◆ Tasks:
[A] In the passage about the Edwin Hopkins funeral, write out the part that begins at "Hundreds of people" and ends after "75 years ago.", with "memorial" swapped for "tribute".
[B] Write the next part of the passage about the Edwin Hopkins funeral, picking up after its last sentence.

◆ Exercise passage:
Hundreds of people attended a memorial and funeral service at the Dillant-Hopkins Airport to honor Third Class Fireman Edwin Hopkins. Born and raised in Swanzey, Hopkins was killed during the attack on Pearl Harbor 75 years ago.
Hopkins’ niece Faye Boore said she was amazed at the number of people who came to pay their respects. “There were over 300 people at visitation last night. There were military groups [such as] the Veterans of Foreign Wars (VFW) and the American Legion. There were kids from the flying school, the high school and the Boy Scouts came. I mean it’s history and I’m so grateful they came to honor him, finally, after all this time,” she said.
The American flag was draped across two arched fire truck ladders in honor of the deceased. Swanzey Deputy Fire Chief Mick Sanchez said, “We were asked to help show honors to…Hopkins, so we brought a ladder truck to harness a flag to a Chesterfield ladder truck.”
Retired commander of the Composite Health Care (CHC) of the United States Navy and reverend Samir Habiby, who led the service, said, “This is a unique opportunity to remember that we have a wonderful country, regardless of where we are politically. We are all Americans who care about and love our nation, and we serve it with honor and dedication.”
Jerome Weinrieb, age 91 and longest former serving commander of post 84 of the American Legion, said,“I’m here to pay respects to a fallen comrade. I had many friends who did not come back. By saying farewell to Hopkins, it’s like saying goodbye to some of my buddies who did not come back,” Weinrieb said.
The Keene airport operations and maintenance manager Mike Moriarty said the Dillant-Hopkins Airport bears the name of Edwin Hopkins in remembrance of his services. For this reason, Moriarty said, “We had to get involved.” Moriarty said, “We contacted different branches of the military [and] we tried getting some assistance with the New Hampshire National Guard. In talking with the Navy, we thought it was only fitting to have him flown in to the Dillant-Hopkins Airport.” He continued that the Connecticut Air National Guard provided the plane to transport Hopkins’ casket.

◆ Recorded information:

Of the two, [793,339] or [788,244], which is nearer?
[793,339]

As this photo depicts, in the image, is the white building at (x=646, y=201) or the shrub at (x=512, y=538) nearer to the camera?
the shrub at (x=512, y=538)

◆ Answers by item:
[A]
Hundreds of people attended a tribute and funeral service at the Dillant-Hopkins Airport to honor Third Class Fireman Edwin Hopkins. Born and raised in Swanzey, Hopkins was killed during the attack on Pearl Harbor 75 years ago.

[B]
To further honor Hopkins, the Connecticut Air National Guard took the casket up in their C130 plane to fly the body all around Swanzey one last time.
Moriarty said, “A soldier returning home after 75 years from the attack on Pearl Harbor should receive the same honor as a fallen soldier returning home from Afghanistan.” He also said that because of all the help they received from the different branches of military and the many civilian supporters from various supporting clubs, the event came together much faster and much easier than Moriarty expected.
Hopkins’ niece Boore said that in 2008, the Prisoner of War and Missing in Action association (POW MIA) contacted her and told her they had identified her uncle’s remains after exhuming a commingled casket. Boore said, “I decided it was time for him to come home.” Boore said a civilian medical examiner working for the Navy identified the body in 1943. However, because of the controversial nature of the Pearl Harbor attack, the examiner would not release the names of the deceased to their families.